▶ Required work:
Set down all of the data exactly as it appears.

─── Data for this exercise ───

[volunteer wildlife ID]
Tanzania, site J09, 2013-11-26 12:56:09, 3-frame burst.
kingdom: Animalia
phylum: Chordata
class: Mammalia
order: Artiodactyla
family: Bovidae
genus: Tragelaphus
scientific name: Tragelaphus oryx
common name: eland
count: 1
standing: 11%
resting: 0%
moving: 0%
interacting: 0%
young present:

───

▶ Answer space:
[volunteer wildlife ID]
Tanzania, site J09, 2013-11-26 12:56:09, 3-frame burst.
kingdom: Animalia
phylum: Chordata
class: Mammalia
order: Artiodactyla
family: Bovidae
genus: Tragelaphus
scientific name: Tragelaphus oryx
common name: eland
count: 1
standing: 11%
resting: 0%
moving: 0%
interacting: 0%
young present:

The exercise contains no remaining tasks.